Copy the lines from the one with "Is point (69, 98)" up to and including the one with "Is point 349,239", substituting "farther" for "further" and leaving everything else unchanged.

:: INFORMATION PROVIDED

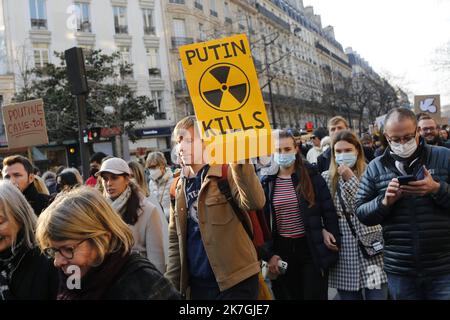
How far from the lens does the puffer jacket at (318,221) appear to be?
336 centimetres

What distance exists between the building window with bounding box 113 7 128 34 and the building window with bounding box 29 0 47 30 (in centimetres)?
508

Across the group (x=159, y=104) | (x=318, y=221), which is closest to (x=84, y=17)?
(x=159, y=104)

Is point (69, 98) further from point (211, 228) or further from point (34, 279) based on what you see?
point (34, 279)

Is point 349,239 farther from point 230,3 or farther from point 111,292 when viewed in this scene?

::::
:: INFORMATION PROVIDED

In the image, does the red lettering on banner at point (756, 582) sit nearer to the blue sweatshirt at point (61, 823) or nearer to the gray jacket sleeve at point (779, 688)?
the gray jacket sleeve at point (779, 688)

::::
:: INFORMATION PROVIDED

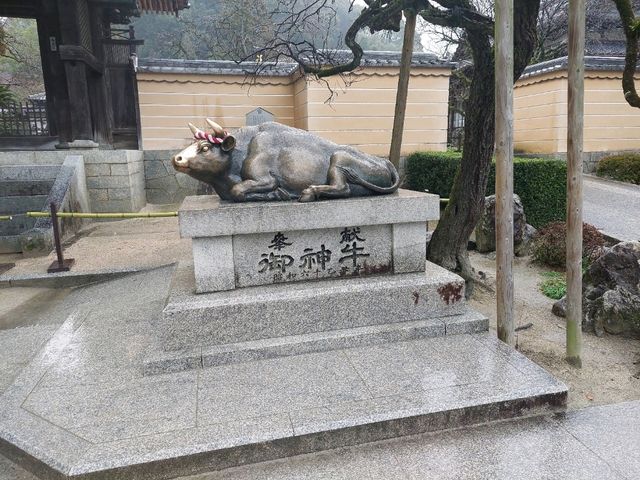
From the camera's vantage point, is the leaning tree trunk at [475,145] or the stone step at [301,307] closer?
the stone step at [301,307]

::::

SOLUTION TO THIS PROBLEM:
Is point (69, 98) farther from point (211, 228) or farther from point (34, 279) based on what you see?
point (34, 279)

Is point 349,239 farther from point 230,3 or farther from point 111,292 when viewed in this scene?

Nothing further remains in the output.